I ducked into the ladies toilet and gripped the counter top with shaking hands, my knuckles shone white through my skin. I couldn’t go back outside, not with Whittaker out there, biding his time until he could get me on my own again. I was a fool to think that he would just admit to Drew’s murder, a fool to think that my confrontation with him would have gone any other way than it had. My knees gave way beneath me and I sank onto the rank, thread bare carpet. I pulled my phone out of my pocket and flicked through my contacts with shaking fingers. Ring the police, you could have been raped the voice of reason in my head shouted at me, but I couldn’t, not yet. The police would have to wait until I could prove Whittaker killed Drew.

“Beth?” The tinny voice in my ear brought me back from my black thoughts.

“Hi Dad, please can you come pick me up? Jess is staying out a bit longer but I don’t feel very well.”

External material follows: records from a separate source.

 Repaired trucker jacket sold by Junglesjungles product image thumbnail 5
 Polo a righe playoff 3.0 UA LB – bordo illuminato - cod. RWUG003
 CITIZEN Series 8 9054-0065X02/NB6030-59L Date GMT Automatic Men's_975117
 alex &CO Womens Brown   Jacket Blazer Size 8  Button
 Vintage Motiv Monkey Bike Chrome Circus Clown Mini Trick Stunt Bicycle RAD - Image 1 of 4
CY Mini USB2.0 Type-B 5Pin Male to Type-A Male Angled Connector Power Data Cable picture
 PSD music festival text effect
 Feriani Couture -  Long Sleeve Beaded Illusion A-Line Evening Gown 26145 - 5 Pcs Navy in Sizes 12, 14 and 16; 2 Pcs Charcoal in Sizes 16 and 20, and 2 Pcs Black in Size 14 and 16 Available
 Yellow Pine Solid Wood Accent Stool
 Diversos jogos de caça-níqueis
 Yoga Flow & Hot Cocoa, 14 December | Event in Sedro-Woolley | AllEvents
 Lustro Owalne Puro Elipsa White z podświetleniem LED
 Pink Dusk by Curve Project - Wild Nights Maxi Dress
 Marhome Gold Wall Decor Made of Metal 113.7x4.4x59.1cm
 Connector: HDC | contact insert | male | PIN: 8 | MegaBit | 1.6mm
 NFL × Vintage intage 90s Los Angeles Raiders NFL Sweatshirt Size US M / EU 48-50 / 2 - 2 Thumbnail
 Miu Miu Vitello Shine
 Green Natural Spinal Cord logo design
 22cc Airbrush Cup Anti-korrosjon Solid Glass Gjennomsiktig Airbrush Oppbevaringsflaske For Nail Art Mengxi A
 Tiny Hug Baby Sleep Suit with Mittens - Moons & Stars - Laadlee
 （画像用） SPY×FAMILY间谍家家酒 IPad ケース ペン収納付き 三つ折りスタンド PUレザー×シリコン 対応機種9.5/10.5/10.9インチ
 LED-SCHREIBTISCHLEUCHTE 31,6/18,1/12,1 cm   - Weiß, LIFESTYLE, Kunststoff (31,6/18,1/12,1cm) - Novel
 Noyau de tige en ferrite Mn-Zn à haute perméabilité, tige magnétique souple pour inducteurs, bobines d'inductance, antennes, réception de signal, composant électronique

It took a long time to calm my shaking body down. There was something seriously messed up about me, my priorities my and need for self-preservation were all the wrong way round. Any normal seventeen year old girl would be telling her parents and getting straight onto the police if a thirty odd year old man had attacked her, but not me.

Finally, when I had subdued the trembling to only one bone shaking jerk per minute, my eyes began to grow heavy as I went through my plan of attack for one final time. I’d go see Drew tomorrow. I’d tell him what had happened. Tell him that Whittaker had panicked for a split second when I had mentioned fifteen years ago and the railway bridge, but that split second was all I had needed. That split second had given Whittaker away.

The last thing I remembered before I shut my eyes was Whittaker’s sneering face pressed up close to mine and the sound of his voice as he had shouted that I would regret thinking I was better than him. My exhausted mind had tried to grasp at where I had heard someone say that before, but before I could get a proper hold on it my body did one last involuntary shudder before shutting down completely and falling into a deep, but fitful sleep.